Fui convidada para fazer uma palestra para mulheres em comemoração ao seu dia. O tema era a Saúde Emocional da Mulher. Preparando a palestra fiz algumas reflexões e quero compartilhar duas com vocês.

Nós mulheres assumimos diversos papéis em nossa vida adulta. Somos filhas que, muitas vezes, passamos a cuidar de nossos pais fragilizados pela idade. Somos mães, tarefa ao mesmo tempo gratificante e desafiadora. Somos namoradas, companheiras, esposas e cuidamos dessa relação de amor. Somos donas de casa, e falo aqui não como um fardo, mas como um cuidado com o lar que construímos para nós mesmas e nossa família. Somos profissionais enfrentando os desafios diários de um mercado competitivo e, no Brasil, a maior parte do tempo em crise. Somos amigas e na cumplicidade feminina construímos a rede de afeto que nos acompanha nos momentos bons e difíceis. Vivemos nossa espiritualidade, buscando na fé a força e a inspiração que precisamos. Somos mulheres que, por força da época em que vivemos, precisamos ser magras, saradas, sempre bonitas e cheirosas, sensuais, desejantes, vivendo a sexualidade plenamente.

Ufa! É bastante coisa. E nos queixamos. Fiz isso nesse final de semana pós-carnaval. Viajei e na volta tinha que preparar três aulas, a palestra da qual estou falando, alguns critérios de avaliação para um projeto que estou desenvolvendo, acertar a contabilidade, cuidar dos meus cachorros, etc., tudo num fim de semana. Teve um momento que me desesperei e pensei que não ia dar conta. Não sabia por onde começar.

Nessa hora me veio a mente o filósofo brasileiro Luis Felipe Pondé e a expressão que, se ele não cunhou, utiliza frequentemente “mimimi”. Pensei: chega de mimimi Luiza!!! Você sabe que de um jeito ou de outro você vai dar conta de tudo (e dei) e, além do mais, foram suas escolhas!!! Você tem três aulas para preparar porque aceitou a tarefa e adora isso. Tem que preparar a palestra porque você aceitou o convite, honrada com a oportunidade de compartilhar sua experiência e aprender com outras mulheres. O projeto é algo que você está criando, é um sonho seu!!! Você tem contas para pagar porque tem casa, carro, etc. Tem que passear os cachorros porque você adora estar com eles. Essa é a vida que você escolheu para você.

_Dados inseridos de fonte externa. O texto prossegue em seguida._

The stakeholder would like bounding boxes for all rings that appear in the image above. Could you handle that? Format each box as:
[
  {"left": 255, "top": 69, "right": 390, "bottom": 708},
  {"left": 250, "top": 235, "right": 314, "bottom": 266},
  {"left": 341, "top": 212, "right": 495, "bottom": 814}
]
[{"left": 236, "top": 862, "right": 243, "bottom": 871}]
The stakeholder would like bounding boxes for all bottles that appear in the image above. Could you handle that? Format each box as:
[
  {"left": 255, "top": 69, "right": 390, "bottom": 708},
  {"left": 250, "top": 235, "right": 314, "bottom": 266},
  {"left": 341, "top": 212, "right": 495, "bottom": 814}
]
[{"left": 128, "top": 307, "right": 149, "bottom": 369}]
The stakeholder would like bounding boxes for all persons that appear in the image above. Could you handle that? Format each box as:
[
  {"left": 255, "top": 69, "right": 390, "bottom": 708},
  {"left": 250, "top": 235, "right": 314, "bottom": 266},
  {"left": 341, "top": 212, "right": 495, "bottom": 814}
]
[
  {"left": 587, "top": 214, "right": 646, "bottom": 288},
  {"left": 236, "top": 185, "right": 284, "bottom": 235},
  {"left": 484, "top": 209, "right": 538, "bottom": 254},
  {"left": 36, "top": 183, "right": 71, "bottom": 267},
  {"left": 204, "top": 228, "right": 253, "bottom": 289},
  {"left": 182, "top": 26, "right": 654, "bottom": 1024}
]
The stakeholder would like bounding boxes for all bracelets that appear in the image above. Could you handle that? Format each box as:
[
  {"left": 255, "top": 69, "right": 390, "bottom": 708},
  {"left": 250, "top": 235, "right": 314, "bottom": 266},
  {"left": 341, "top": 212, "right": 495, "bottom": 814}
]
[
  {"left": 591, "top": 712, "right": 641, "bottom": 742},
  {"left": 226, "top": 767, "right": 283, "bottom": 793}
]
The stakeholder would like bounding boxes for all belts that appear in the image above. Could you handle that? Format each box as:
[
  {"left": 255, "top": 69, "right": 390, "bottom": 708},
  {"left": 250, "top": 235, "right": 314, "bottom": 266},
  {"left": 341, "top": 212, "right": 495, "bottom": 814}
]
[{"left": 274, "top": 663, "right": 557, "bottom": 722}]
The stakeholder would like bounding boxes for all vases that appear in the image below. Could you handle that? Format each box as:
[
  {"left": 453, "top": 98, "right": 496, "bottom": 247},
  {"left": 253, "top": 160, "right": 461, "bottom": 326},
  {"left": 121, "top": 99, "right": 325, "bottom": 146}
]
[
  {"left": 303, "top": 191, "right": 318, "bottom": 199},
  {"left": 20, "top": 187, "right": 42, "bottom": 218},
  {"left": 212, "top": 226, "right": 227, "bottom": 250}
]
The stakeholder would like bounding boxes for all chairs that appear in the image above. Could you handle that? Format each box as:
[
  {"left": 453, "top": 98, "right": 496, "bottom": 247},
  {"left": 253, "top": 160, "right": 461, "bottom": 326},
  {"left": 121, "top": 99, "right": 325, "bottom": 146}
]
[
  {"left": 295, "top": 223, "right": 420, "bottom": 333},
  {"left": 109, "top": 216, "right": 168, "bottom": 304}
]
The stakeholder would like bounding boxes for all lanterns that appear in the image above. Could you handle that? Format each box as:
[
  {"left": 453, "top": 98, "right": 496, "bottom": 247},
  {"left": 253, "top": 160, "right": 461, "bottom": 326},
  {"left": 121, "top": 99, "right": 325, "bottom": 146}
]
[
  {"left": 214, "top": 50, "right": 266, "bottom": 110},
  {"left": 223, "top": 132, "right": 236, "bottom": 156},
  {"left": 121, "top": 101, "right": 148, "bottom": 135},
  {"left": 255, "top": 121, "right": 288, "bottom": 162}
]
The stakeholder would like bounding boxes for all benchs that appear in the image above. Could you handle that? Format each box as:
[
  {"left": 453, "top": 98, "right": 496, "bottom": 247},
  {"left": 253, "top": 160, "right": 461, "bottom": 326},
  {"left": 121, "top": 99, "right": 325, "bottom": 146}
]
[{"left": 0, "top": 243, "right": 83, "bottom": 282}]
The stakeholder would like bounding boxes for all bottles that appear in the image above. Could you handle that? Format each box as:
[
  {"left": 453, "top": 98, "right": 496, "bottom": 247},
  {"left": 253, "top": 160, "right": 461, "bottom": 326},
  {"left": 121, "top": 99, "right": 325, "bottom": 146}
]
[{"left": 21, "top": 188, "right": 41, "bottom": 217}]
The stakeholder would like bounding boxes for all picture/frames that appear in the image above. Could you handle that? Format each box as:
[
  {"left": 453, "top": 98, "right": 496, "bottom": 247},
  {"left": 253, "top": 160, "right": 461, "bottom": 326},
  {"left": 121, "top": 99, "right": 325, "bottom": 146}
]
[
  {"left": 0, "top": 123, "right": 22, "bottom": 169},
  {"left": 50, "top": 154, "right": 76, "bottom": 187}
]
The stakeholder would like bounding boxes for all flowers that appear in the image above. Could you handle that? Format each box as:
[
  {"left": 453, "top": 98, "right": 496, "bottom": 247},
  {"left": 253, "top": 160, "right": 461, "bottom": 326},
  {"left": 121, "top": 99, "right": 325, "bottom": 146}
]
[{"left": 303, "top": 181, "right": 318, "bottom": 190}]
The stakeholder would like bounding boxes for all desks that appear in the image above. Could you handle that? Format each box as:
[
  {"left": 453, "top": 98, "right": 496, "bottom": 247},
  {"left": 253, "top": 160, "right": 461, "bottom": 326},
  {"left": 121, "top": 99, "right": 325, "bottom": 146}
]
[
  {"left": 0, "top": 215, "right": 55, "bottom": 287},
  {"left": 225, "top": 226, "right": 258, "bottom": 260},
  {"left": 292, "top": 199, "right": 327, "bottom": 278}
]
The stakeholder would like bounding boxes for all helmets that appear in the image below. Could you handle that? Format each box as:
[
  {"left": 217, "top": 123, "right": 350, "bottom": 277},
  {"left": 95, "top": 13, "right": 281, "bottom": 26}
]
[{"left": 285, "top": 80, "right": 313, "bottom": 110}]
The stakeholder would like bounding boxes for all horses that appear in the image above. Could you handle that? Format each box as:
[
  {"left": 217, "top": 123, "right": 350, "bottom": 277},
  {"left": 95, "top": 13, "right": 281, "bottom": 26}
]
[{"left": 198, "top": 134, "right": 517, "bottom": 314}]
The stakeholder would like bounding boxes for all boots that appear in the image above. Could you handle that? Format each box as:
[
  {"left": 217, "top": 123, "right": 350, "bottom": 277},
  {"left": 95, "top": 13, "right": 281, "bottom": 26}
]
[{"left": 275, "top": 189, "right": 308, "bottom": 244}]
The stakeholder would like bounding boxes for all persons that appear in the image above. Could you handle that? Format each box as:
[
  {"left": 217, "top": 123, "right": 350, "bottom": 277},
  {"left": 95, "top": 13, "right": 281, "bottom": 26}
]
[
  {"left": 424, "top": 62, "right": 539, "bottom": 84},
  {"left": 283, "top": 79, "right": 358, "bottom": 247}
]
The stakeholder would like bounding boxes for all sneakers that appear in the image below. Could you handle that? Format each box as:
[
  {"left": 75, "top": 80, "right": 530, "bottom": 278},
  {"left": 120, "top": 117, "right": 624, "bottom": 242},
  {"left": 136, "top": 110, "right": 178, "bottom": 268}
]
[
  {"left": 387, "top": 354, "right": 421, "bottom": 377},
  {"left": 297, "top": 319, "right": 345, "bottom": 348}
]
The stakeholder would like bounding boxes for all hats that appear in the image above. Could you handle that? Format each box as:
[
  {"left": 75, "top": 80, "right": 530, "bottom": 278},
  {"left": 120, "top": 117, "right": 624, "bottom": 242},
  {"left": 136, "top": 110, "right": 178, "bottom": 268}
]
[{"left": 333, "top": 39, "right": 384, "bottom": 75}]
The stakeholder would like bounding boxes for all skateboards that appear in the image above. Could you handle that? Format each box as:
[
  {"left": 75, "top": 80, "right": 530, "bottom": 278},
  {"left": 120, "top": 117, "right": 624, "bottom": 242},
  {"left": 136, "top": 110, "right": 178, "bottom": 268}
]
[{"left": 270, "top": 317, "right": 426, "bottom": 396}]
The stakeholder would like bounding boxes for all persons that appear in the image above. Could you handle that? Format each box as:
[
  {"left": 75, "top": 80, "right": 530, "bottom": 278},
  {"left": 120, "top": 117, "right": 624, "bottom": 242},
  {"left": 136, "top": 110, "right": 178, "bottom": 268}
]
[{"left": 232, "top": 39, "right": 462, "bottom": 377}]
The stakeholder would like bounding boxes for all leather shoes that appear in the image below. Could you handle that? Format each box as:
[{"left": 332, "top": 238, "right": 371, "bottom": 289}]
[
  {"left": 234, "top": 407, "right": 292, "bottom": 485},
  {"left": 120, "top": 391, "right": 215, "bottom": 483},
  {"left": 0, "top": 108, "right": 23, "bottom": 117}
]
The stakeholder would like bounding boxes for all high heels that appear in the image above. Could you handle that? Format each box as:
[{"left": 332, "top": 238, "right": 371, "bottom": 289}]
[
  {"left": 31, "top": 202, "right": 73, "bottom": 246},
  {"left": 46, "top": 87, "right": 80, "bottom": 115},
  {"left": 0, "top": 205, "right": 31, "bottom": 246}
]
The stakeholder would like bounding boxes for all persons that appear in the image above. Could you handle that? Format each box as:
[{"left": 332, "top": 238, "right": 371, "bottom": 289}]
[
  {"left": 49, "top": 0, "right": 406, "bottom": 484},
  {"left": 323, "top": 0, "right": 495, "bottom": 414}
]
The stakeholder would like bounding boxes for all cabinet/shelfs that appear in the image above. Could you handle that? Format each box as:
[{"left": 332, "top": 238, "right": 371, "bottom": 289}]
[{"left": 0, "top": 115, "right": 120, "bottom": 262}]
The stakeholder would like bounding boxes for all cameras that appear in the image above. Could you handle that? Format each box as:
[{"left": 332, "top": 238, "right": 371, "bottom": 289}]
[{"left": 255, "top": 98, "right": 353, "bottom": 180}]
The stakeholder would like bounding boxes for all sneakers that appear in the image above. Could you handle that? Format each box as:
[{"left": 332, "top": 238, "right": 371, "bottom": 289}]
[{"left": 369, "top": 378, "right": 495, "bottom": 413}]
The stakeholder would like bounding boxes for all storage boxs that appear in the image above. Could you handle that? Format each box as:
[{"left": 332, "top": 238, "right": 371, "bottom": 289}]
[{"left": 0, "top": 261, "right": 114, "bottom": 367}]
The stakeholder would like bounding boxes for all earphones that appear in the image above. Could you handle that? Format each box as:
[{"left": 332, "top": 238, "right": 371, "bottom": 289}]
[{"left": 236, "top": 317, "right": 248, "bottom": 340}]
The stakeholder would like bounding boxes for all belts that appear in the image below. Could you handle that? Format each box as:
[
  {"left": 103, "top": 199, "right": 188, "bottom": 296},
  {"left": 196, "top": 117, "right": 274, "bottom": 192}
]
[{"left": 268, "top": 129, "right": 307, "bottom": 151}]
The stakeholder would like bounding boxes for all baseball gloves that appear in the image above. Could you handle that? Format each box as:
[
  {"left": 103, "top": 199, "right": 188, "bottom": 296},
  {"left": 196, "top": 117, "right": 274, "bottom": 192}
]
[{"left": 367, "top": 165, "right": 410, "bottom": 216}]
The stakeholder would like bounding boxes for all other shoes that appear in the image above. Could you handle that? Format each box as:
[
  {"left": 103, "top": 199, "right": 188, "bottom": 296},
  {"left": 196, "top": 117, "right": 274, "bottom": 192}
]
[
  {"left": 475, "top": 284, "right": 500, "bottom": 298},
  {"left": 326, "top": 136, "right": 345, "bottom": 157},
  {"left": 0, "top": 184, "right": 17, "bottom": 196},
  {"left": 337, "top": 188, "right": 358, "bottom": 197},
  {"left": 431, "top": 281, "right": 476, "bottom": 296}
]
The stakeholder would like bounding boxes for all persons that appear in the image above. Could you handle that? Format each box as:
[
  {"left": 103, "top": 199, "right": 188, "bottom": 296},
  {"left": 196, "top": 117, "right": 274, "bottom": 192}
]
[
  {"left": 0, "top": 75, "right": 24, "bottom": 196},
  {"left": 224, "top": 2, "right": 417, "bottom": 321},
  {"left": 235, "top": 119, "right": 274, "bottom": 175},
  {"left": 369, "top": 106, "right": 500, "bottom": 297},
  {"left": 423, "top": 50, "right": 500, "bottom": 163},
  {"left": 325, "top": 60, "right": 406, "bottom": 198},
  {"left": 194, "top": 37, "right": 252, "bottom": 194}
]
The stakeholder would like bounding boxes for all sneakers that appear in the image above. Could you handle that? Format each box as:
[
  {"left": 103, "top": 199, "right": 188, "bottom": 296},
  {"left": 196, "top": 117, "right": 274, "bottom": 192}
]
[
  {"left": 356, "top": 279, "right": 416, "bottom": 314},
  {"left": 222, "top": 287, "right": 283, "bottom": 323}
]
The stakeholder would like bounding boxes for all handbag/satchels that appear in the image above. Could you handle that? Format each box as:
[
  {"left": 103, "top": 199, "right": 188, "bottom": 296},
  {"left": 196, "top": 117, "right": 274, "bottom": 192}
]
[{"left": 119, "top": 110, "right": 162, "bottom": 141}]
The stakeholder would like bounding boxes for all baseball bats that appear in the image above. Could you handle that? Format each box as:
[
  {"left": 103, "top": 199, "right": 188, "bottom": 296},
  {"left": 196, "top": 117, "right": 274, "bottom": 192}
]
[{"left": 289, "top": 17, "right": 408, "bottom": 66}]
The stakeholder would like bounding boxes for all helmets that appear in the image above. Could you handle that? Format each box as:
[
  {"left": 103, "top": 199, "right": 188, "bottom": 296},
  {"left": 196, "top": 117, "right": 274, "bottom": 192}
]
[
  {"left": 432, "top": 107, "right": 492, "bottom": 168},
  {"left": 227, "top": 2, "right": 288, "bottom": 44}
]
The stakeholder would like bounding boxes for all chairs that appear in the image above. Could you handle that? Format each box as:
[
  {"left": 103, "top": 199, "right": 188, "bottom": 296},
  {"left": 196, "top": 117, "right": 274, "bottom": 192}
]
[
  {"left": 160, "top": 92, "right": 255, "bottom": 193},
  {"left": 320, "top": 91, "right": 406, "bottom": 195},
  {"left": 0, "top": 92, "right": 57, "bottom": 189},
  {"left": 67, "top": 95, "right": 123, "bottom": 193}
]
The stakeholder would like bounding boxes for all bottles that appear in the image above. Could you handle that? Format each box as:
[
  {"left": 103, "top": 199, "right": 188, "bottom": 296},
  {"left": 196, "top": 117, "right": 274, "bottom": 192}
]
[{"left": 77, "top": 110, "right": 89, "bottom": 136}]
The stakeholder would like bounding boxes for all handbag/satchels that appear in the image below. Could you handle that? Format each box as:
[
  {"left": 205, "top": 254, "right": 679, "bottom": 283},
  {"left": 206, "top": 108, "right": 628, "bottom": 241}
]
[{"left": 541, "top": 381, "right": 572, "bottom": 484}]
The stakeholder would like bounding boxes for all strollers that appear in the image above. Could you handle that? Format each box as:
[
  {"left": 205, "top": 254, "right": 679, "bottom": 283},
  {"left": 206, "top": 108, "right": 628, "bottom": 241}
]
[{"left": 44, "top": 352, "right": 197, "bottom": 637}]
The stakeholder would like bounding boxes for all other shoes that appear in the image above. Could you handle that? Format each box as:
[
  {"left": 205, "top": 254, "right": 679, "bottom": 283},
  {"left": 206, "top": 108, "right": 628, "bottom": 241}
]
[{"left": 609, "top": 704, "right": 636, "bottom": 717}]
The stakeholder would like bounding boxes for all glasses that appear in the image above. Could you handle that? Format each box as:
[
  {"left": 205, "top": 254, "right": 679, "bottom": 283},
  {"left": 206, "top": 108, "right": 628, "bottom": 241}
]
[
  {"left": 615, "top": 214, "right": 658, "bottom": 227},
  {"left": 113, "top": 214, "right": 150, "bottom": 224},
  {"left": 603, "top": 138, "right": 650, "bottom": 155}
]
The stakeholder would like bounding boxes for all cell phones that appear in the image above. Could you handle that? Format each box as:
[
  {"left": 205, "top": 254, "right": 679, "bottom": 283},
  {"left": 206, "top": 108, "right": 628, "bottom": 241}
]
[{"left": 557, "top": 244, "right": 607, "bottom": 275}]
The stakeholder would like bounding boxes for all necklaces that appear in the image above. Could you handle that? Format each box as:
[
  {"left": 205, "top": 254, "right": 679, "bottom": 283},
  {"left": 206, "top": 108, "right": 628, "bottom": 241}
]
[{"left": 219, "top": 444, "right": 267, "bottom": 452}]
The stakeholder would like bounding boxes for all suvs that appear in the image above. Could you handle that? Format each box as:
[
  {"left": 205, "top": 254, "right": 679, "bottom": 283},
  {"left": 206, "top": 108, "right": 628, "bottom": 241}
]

Precisamos parar de nos queixar tanto. Nós assumimos tanta coisa porque damos conta. Somos multitarefa. Claro que ajuda e divisão de tarefas são bem vindas, mas se não vierem, nós damos conta. E precisamos parar de reclamar e nos orgulharmos disso.

A segunda reflexão veio de um vídeo que recebi onde certa senadora conclamava as mulheres a uma greve geral, inclusive de sexo. Patético. Mas fiquei pensando na questão da luta das mulheres! Sou absolutamente a favor que, como seres humanos e cidadãs, tenhamos os mesmos direitos que os homens. Isso não se discute. No entanto, me incomoda o termo luta. Porque se lutamos é contra algo ou alguém. Isso é colocar os homens como inimigos. E se estamos em luta, eles também estarão. Eu prefiro aliança, parceria, cumplicidade. Prefiro uma construção em equipe. Porque numa luta, alguém sairá derrotado e a partir daí é mais difícil um relacionamento amigável, colaboração.

Mulheres e homens são diferentes anatômica, fisiológica, bioquimicamente. No que somos iguais cidadania e humanidade quero igualdade. No que somos diferentes quero respeito e complementariedade. Nós mulheres podemos lutar, sabemos fazer isso quando necessário e, para defender o que é importante para nós, viramos verdadeiras feras. Mas temos uma outra forma de conseguir o que queremos que é através do diálogo, da ternura, do afeto. Prefiro a segunda.

Não somos nem mais, nem menos. Somos diferentes. Mas juntos mulheres e homens são muito mais, são a parceria perfeita idealizada pelo criador.